O caso é incomum porque, embora acidentes de escalada sejam frequentes, as acusações legais sobre eles são raras, mesmo em situações como esta, em que vários erros foram cometidos.
O tribunal da cidade de Innsbruck, no oeste do país, impôs ao homem austríaco uma pena de prisão suspensa de cinco meses e uma multa de 9.400 euros (cerca de R$57.700) por causar a morte da mulher em janeiro de 2025, por negligência, uma infração que pode resultar em uma pena máxima de três anos de prisão.
O julgamento levantou questões sobre o grau de responsabilidade legal nas altas montanhas, um ambiente inerentemente perigoso que os alpinistas geralmente exploram por conta e risco próprios.
Após um dia de escalada em que ficaram muito atrás do horário previsto, a mulher estava exausta e incapaz de continuar cerca de 50 metros abaixo do cume da montanha Grossglockner, em uma noite congelante de inverno, conforme relatado no tribunal.
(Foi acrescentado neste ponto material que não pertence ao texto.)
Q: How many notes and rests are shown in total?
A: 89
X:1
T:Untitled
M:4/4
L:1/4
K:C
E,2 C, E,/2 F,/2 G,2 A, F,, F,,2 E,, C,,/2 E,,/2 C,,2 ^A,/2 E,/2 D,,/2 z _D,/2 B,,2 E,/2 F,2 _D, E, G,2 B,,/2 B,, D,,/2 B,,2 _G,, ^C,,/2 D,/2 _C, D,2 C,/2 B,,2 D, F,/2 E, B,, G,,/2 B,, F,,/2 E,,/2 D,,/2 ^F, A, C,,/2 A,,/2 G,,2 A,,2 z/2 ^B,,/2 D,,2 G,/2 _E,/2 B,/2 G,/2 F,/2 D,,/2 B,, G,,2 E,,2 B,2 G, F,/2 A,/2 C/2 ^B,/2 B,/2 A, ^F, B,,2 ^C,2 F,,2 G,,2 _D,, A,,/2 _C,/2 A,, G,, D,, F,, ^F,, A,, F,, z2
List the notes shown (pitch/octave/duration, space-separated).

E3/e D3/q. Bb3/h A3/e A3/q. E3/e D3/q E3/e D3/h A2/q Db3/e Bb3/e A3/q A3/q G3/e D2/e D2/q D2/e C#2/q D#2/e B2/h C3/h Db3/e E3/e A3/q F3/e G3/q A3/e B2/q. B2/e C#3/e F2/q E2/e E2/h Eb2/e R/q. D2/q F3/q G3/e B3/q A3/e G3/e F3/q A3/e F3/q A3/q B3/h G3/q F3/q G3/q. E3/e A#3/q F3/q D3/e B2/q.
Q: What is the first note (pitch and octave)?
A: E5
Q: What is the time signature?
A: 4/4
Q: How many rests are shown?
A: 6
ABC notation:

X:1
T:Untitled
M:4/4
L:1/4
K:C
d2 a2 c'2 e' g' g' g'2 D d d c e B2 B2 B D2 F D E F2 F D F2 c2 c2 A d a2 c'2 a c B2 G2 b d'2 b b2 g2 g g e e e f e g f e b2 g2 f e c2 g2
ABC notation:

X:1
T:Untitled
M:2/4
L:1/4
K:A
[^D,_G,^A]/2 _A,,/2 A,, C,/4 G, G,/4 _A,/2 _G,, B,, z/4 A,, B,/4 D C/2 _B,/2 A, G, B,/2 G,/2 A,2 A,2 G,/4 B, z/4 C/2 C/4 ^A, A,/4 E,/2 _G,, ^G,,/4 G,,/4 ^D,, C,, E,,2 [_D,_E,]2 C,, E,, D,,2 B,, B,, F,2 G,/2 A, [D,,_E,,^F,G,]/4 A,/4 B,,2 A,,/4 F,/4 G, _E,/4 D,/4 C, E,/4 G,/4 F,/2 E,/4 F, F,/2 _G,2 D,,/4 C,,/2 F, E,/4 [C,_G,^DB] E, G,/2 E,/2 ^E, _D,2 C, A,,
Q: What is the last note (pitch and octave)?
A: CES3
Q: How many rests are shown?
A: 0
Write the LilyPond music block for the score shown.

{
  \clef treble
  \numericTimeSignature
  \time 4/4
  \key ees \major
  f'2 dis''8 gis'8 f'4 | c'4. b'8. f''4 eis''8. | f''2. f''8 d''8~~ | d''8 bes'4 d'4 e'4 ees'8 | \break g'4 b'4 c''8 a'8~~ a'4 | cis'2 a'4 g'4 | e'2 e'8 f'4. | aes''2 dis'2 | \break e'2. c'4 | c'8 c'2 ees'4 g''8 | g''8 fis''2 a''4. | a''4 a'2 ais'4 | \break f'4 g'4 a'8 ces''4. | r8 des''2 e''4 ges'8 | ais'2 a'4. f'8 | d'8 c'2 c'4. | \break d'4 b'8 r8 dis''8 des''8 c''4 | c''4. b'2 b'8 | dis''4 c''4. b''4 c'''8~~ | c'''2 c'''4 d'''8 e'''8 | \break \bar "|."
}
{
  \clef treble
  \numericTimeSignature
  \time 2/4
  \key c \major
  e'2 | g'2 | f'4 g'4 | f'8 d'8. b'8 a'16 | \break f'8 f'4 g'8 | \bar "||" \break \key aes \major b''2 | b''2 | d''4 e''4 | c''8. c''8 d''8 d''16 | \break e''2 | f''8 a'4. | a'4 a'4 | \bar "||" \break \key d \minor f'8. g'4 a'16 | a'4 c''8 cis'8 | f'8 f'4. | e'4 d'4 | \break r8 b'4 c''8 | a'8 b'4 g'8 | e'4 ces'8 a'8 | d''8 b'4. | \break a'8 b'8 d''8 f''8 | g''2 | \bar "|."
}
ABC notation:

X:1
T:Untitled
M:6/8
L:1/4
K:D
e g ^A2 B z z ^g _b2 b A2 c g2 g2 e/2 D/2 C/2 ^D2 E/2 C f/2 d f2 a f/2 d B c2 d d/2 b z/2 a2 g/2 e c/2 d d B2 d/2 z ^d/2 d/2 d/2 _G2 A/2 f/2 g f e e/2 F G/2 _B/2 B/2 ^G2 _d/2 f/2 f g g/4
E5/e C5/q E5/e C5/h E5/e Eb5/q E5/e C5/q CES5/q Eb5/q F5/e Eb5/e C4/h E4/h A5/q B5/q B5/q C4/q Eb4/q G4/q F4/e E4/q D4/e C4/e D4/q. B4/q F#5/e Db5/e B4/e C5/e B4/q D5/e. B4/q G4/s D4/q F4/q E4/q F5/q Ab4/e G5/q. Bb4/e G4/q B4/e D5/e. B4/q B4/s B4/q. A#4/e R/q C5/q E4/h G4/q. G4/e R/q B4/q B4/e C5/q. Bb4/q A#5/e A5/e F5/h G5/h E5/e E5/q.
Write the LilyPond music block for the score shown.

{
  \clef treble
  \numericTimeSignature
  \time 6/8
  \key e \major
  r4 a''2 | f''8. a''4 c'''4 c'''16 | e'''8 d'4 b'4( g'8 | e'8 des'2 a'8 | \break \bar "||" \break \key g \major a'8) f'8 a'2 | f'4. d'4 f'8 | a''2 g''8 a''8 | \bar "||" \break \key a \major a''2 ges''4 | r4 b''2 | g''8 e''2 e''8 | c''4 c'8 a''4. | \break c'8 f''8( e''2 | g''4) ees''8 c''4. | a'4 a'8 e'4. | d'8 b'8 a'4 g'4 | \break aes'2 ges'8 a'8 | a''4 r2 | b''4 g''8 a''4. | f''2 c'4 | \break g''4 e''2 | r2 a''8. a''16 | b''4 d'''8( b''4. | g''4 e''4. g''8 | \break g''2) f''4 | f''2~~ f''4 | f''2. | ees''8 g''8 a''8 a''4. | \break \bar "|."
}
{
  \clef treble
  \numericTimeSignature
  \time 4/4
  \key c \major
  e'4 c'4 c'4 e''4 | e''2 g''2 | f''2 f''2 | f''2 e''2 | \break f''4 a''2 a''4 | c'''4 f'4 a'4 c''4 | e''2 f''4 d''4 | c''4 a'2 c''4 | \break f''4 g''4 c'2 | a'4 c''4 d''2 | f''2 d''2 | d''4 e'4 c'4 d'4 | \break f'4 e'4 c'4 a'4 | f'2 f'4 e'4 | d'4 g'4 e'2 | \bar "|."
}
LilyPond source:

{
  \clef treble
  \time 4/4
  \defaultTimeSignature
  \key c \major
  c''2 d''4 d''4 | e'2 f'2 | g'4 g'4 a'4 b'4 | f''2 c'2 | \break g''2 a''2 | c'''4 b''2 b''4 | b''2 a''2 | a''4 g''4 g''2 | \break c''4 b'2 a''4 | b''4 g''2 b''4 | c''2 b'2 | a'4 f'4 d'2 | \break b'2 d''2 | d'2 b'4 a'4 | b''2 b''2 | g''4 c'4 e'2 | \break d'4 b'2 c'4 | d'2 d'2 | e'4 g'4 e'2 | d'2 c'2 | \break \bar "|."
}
O réu, identificado apenas como Thomas P., deixou sua namorada, Kerstin G., exposta a ventos fortes, sem envolvê-la em sua manta de emergência ou saco de bivouac por razões que ele não conseguiu explicar completamente, enquanto ia buscar ajuda em um abrigo do outro lado do cume. O equipamento ficou na mochila dela.
Uma breve ligação para a polícia de montanha não acionou uma busca, pois a polícia disse que ele não deixou claro que precisavam de resgate e não atendeu às chamadas de retorno ou mensagens no WhatsApp perguntando se precisavam de ajuda. O réu afirmou que seu telefone estava no modo avião para economizar a bateria.
“O que eu quero dizer é que estou profundamente arrependido”, disse Thomas P., que se declarou inocente, ao tribunal.